→ **Problem**
Could you lay out every line of the records below as a Markdown table with columns named No. and Text, giving each line a row number and dropping the blank lines?

→ **Raw records**
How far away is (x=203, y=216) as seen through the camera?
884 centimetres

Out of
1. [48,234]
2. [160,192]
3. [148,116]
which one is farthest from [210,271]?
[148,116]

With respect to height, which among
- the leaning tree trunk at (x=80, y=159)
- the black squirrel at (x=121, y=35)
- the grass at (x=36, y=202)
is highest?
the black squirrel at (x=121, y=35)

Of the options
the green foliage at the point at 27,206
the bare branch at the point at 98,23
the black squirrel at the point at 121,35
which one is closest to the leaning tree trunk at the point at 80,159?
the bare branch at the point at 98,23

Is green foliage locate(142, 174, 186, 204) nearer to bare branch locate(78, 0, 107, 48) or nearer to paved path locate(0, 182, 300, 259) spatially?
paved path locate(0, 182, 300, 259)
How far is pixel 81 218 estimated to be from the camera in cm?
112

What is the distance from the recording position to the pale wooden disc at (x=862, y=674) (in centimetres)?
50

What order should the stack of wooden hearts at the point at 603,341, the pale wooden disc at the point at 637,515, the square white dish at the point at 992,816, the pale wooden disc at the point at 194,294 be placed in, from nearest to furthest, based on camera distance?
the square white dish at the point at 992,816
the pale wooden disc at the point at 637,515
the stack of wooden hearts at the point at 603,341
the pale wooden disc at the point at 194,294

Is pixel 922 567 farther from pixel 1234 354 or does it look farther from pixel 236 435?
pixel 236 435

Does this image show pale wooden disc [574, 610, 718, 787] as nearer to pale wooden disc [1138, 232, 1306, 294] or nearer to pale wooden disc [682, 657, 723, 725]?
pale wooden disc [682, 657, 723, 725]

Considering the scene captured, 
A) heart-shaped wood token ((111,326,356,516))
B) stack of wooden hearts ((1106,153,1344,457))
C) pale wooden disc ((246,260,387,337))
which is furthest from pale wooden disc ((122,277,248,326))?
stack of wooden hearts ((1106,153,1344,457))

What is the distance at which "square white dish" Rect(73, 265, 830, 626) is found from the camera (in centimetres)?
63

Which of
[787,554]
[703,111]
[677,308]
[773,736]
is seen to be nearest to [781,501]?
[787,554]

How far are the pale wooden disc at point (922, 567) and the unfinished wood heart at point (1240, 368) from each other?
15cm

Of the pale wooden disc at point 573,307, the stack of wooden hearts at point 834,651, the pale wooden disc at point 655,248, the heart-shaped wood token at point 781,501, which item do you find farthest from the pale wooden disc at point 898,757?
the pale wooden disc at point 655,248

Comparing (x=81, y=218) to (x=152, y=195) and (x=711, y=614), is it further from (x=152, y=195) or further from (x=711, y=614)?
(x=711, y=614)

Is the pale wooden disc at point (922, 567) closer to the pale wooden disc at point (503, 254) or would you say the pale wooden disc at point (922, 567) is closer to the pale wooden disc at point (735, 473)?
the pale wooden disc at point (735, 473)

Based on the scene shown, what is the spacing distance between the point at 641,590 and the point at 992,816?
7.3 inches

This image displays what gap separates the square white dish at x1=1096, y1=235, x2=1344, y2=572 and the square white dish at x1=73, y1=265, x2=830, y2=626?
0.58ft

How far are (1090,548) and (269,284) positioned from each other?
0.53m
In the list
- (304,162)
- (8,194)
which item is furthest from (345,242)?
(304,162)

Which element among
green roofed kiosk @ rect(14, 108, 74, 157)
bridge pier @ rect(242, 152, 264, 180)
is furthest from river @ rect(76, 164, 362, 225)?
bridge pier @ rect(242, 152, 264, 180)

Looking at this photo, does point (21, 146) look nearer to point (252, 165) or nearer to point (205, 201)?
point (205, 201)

→ **Response**
| No. | Text |
|---|---|
| 1 | How far away is (x=203, y=216) as seen through the camera? |
| 2 | 884 centimetres |
| 3 | Out of |
| 4 | 1. [48,234] |
| 5 | 2. [160,192] |
| 6 | 3. [148,116] |
| 7 | which one is farthest from [210,271]? |
| 8 | [148,116] |
| 9 | With respect to height, which among |
| 10 | - the leaning tree trunk at (x=80, y=159) |
| 11 | - the black squirrel at (x=121, y=35) |
| 12 | - the grass at (x=36, y=202) |
| 13 | is highest? |
| 14 | the black squirrel at (x=121, y=35) |
| 15 | Of the options |
| 16 | the green foliage at the point at 27,206 |
| 17 | the bare branch at the point at 98,23 |
| 18 | the black squirrel at the point at 121,35 |
| 19 | which one is closest to the leaning tree trunk at the point at 80,159? |
| 20 | the bare branch at the point at 98,23 |
| 21 | Is green foliage locate(142, 174, 186, 204) nearer to bare branch locate(78, 0, 107, 48) or nearer to paved path locate(0, 182, 300, 259) spatially? |
| 22 | paved path locate(0, 182, 300, 259) |
| 23 | How far is pixel 81 218 estimated to be from the camera in cm? |
| 24 | 112 |
| 25 | What is the distance from the recording position to the pale wooden disc at (x=862, y=674) (in centimetres)? |
| 26 | 50 |
| 27 | What order should the stack of wooden hearts at the point at 603,341, the pale wooden disc at the point at 637,515, the square white dish at the point at 992,816, the pale wooden disc at the point at 194,294 be placed in, from nearest to furthest, based on camera distance? |
| 28 | the square white dish at the point at 992,816 |
| 29 | the pale wooden disc at the point at 637,515 |
| 30 | the stack of wooden hearts at the point at 603,341 |
| 31 | the pale wooden disc at the point at 194,294 |
| 32 | Is pixel 922 567 farther from pixel 1234 354 or does it look farther from pixel 236 435? |
| 33 | pixel 236 435 |
| 34 | Does this image show pale wooden disc [574, 610, 718, 787] as nearer to pale wooden disc [1138, 232, 1306, 294] or nearer to pale wooden disc [682, 657, 723, 725]? |
| 35 | pale wooden disc [682, 657, 723, 725] |
| 36 | Considering the scene captured,  |
| 37 | A) heart-shaped wood token ((111,326,356,516)) |
| 38 | B) stack of wooden hearts ((1106,153,1344,457)) |
| 39 | C) pale wooden disc ((246,260,387,337)) |
| 40 | which is furthest from pale wooden disc ((122,277,248,326))? |
| 41 | stack of wooden hearts ((1106,153,1344,457)) |
| 42 | What is the distance at which "square white dish" Rect(73, 265, 830, 626) is found from the camera (in centimetres)? |
| 43 | 63 |
| 44 | Which of |
| 45 | [787,554] |
| 46 | [703,111] |
| 47 | [677,308] |
| 48 | [773,736] |
| 49 | is seen to be nearest to [781,501]? |
| 50 | [787,554] |
| 51 | How far are the pale wooden disc at point (922, 567) and the unfinished wood heart at point (1240, 368) from each other? |
| 52 | 15cm |
| 53 | Of the pale wooden disc at point 573,307, the stack of wooden hearts at point 834,651, the pale wooden disc at point 655,248, the heart-shaped wood token at point 781,501, which item do you find farthest from the pale wooden disc at point 898,757? |
| 54 | the pale wooden disc at point 655,248 |
| 55 | Comparing (x=81, y=218) to (x=152, y=195) and (x=711, y=614), is it further from (x=152, y=195) or further from (x=711, y=614)? |
| 56 | (x=711, y=614) |
| 57 | Is the pale wooden disc at point (922, 567) closer to the pale wooden disc at point (503, 254) or would you say the pale wooden disc at point (922, 567) is closer to the pale wooden disc at point (735, 473)? |
| 58 | the pale wooden disc at point (735, 473) |
| 59 | Based on the scene shown, what is the spacing distance between the point at 641,590 and the point at 992,816? |
| 60 | 7.3 inches |
| 61 | This image displays what gap separates the square white dish at x1=1096, y1=235, x2=1344, y2=572 and the square white dish at x1=73, y1=265, x2=830, y2=626? |
| 62 | 0.58ft |
| 63 | How far are (1090,548) and (269,284) positioned from each other? |
| 64 | 0.53m |
| 65 | In the list |
| 66 | - (304,162) |
| 67 | - (8,194) |
| 68 | which item is furthest from (345,242)? |
| 69 | (304,162) |
| 70 | Which element among |
| 71 | green roofed kiosk @ rect(14, 108, 74, 157) |
| 72 | bridge pier @ rect(242, 152, 264, 180) |
| 73 | is furthest from river @ rect(76, 164, 362, 225)? |
| 74 | bridge pier @ rect(242, 152, 264, 180) |
| 75 | Looking at this photo, does point (21, 146) look nearer to point (252, 165) or nearer to point (205, 201)? |
| 76 | point (205, 201) |